(Data provided):
....

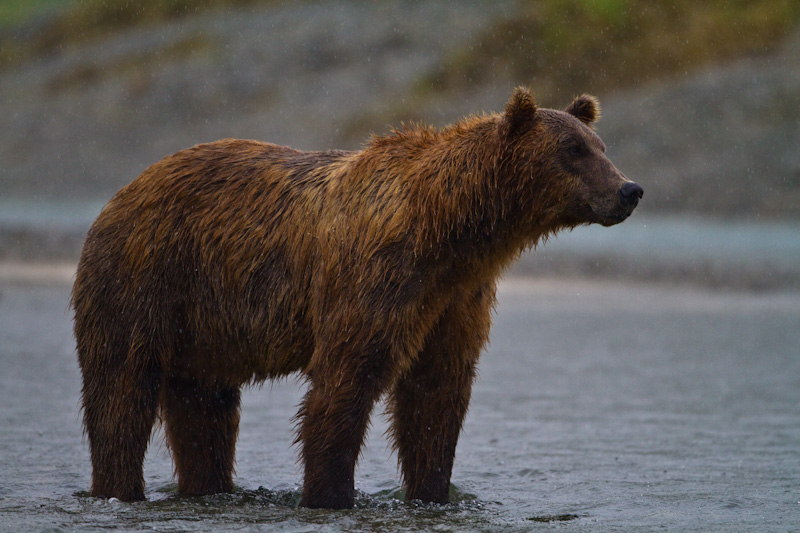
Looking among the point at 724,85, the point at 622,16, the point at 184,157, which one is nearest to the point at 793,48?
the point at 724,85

....

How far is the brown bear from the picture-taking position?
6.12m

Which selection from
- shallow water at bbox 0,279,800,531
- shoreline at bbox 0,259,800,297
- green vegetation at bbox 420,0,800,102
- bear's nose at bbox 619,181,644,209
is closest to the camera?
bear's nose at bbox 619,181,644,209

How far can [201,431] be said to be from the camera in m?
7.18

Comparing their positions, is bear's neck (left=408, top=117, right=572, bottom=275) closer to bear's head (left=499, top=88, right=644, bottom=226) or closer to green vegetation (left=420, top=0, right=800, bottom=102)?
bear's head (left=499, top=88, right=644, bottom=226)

....

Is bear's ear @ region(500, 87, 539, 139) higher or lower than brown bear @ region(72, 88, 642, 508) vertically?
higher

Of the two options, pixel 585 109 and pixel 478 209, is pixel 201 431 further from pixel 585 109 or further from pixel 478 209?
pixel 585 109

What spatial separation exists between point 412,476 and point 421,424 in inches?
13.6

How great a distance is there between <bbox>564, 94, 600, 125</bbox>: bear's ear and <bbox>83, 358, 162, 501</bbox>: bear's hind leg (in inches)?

....

(Exercise objective):
Reproduce word for word the records from the line containing "Of the two options, pixel" through the line containing "How great a", including both of those lines.

(Written solution):
Of the two options, pixel 585 109 and pixel 478 209, is pixel 201 431 further from pixel 585 109 or further from pixel 478 209?
pixel 585 109

What spatial separation exists between point 412,476 and point 421,424 in inches?
13.6

How great a distance is there between <bbox>564, 94, 600, 125</bbox>: bear's ear and <bbox>83, 358, 162, 501</bbox>: bear's hind leg (in inches)?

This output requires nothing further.